J’ai fini par y croire à tout ça, j’ai fini par penser qu’il fallait être vraiment un être inferieur et faible pour penser au bonheur d’un monde et d’une vie meilleure, pour penser qu’on pouvait tous devenir des Princes et des Princesses.

Alors, j’ai commencé a devenir plus dure, plus insensible à la vie et sa beauté, j’ai commencé à perdre ma délicatesse, mon raffinement, ma féminité pour laisser place à des valeurs masculines qui me permettaient ainsi de correspondre à mon milieu et de ne pas déranger de ma pureté et de mes rêves ceux qui m’entouraient et ne pas me déranger moi même en affirmant tout haut ce que tous pensent tout bas.

Mais un jour j’ai compris, grâce à la beauté de gens et à l’enseignement que j’ai reçu et dont vous trouverez les informations sur ce site, que j’avais en moi le pouvoir de tout changer, qu’un seul être pouvait faire la différence et que je pouvais être cette personne.

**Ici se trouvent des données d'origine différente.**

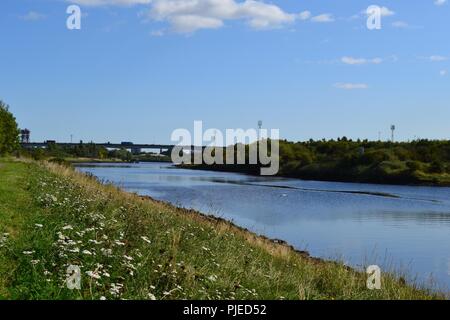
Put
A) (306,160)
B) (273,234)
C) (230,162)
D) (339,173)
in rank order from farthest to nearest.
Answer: (230,162) < (306,160) < (339,173) < (273,234)

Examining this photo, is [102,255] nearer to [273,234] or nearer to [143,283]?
[143,283]

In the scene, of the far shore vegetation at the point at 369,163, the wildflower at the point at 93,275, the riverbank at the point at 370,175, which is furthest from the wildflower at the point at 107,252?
the far shore vegetation at the point at 369,163

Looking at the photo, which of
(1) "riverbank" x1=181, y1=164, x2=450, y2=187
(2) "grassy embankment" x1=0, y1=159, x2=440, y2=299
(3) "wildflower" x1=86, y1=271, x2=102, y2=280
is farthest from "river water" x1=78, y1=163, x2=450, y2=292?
(1) "riverbank" x1=181, y1=164, x2=450, y2=187

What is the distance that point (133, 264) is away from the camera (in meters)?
9.38

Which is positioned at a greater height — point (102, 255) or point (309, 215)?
point (102, 255)

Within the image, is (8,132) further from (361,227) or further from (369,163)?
(369,163)

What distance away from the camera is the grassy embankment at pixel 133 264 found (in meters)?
8.27

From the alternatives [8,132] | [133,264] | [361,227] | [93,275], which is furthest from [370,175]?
[93,275]

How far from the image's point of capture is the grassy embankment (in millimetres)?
8273

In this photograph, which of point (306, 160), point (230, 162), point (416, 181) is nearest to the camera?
point (416, 181)

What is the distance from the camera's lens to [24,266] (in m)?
8.95

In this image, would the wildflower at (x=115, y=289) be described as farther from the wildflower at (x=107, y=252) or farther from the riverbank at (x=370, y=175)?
the riverbank at (x=370, y=175)
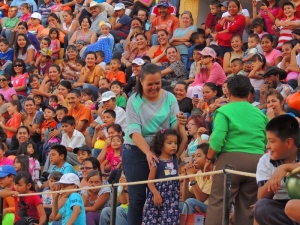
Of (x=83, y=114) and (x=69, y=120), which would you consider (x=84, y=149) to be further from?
(x=83, y=114)

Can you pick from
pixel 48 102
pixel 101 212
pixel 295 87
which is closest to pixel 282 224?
pixel 101 212

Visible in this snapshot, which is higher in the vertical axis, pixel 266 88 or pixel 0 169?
pixel 266 88

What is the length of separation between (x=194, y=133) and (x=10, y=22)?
9.77m

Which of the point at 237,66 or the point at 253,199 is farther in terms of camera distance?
the point at 237,66

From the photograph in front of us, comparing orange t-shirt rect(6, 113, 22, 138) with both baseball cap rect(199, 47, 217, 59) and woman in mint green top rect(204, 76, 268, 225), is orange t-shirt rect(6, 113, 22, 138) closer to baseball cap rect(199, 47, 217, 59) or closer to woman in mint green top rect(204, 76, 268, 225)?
baseball cap rect(199, 47, 217, 59)

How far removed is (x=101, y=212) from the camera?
977 centimetres

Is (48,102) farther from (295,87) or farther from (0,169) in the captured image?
(295,87)

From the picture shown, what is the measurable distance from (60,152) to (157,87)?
444 centimetres

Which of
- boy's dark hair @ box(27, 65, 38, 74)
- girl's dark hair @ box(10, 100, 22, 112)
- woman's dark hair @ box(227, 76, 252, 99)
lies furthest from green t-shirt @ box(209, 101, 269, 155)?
boy's dark hair @ box(27, 65, 38, 74)

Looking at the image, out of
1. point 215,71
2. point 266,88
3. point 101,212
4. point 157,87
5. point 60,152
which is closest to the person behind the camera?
point 157,87

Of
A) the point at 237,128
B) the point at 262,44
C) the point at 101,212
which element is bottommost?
the point at 101,212

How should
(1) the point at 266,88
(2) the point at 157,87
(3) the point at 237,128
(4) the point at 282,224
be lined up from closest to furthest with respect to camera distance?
(4) the point at 282,224
(3) the point at 237,128
(2) the point at 157,87
(1) the point at 266,88

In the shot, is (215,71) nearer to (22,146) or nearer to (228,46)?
(228,46)

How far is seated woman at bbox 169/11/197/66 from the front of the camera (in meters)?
15.0
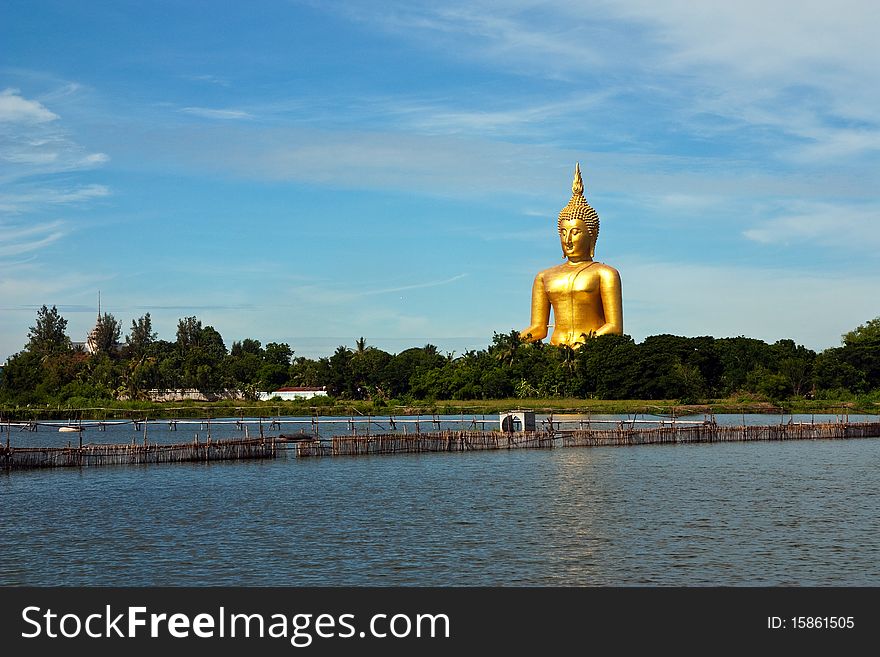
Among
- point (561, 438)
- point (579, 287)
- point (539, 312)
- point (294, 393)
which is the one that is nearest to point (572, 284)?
point (579, 287)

Que je n’avais pas besoin de me résigner mais qu’au contraire je pouvais encore plus développer cette sensibilité, ce plaisir de vivre, cette ouverture d’esprit, cette folie, ce raffinement, cette délicatesse qui sont particulièrement feminins, pour en imprégner le monde.

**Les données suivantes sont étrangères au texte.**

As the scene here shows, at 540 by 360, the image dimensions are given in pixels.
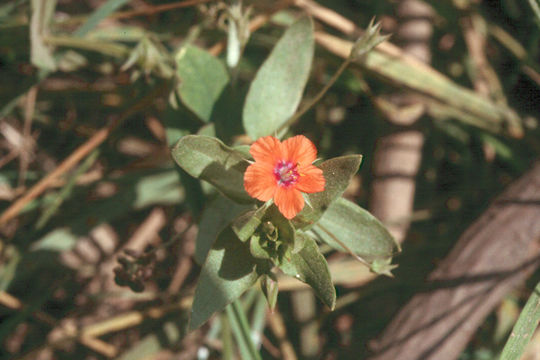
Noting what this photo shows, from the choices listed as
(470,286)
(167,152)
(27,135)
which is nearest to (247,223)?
(470,286)

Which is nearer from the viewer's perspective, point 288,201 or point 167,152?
point 288,201

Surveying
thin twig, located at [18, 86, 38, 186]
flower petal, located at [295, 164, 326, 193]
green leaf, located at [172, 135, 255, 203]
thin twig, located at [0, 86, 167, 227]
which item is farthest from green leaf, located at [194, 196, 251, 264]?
thin twig, located at [18, 86, 38, 186]

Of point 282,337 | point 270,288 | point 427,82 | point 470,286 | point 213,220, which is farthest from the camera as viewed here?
point 282,337

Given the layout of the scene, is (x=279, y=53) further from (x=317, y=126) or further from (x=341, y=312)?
(x=341, y=312)

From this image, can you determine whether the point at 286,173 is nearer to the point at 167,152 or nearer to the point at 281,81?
the point at 281,81

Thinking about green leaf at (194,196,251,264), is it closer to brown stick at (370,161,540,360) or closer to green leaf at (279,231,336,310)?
green leaf at (279,231,336,310)

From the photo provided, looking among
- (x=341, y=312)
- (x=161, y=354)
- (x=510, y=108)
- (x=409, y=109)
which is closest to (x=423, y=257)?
(x=341, y=312)

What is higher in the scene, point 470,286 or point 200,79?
point 200,79
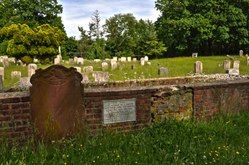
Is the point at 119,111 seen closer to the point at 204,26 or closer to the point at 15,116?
the point at 15,116

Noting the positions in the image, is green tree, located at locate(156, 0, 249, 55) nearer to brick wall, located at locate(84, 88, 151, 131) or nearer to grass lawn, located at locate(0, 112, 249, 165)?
brick wall, located at locate(84, 88, 151, 131)

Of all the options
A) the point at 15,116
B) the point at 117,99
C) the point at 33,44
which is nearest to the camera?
the point at 15,116

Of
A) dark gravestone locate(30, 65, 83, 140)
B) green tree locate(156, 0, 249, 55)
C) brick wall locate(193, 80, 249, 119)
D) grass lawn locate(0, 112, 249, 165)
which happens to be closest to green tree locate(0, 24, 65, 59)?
green tree locate(156, 0, 249, 55)

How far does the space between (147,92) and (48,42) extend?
1453 inches

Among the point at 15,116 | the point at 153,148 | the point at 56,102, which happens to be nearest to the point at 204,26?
the point at 56,102

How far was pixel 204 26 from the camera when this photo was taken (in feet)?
195

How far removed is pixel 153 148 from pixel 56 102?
5.76 feet

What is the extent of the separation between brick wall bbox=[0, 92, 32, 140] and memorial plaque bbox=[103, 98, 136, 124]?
4.51ft

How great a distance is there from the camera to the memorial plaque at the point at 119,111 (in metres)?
7.74

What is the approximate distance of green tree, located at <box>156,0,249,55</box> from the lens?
196 feet

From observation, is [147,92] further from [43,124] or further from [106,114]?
[43,124]

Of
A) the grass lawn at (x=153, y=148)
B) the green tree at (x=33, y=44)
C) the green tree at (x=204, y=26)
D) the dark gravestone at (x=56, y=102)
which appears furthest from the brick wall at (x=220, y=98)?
the green tree at (x=204, y=26)

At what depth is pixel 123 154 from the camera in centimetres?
652

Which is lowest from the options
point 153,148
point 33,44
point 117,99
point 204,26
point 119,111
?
point 153,148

J’ai compris que tout ne tenait qu’à moi et que si je voulais un monde de paix, je devais d’abord développer la paix en moi, que si je voulais des Princes et des Princesses dans ma vie, je devais d’abord devenir moi même une Princesse.

J’ai tout simplement compris, que si le monde pouvait m’influencer, alors je pouvais influencer le monde et que je ferais la différence si tel était mon désir et que je dirige ma vie dans ce sens.

Bien sur, je ne suis pas magicienne, je peux pas tout changer d’un coup de baguette magique, mais j’ai retrouvé l’espoir, l’espoir en moi, l’espoir en un futur meilleur.

Et ce, en commencant par de petites choses à chaque instant.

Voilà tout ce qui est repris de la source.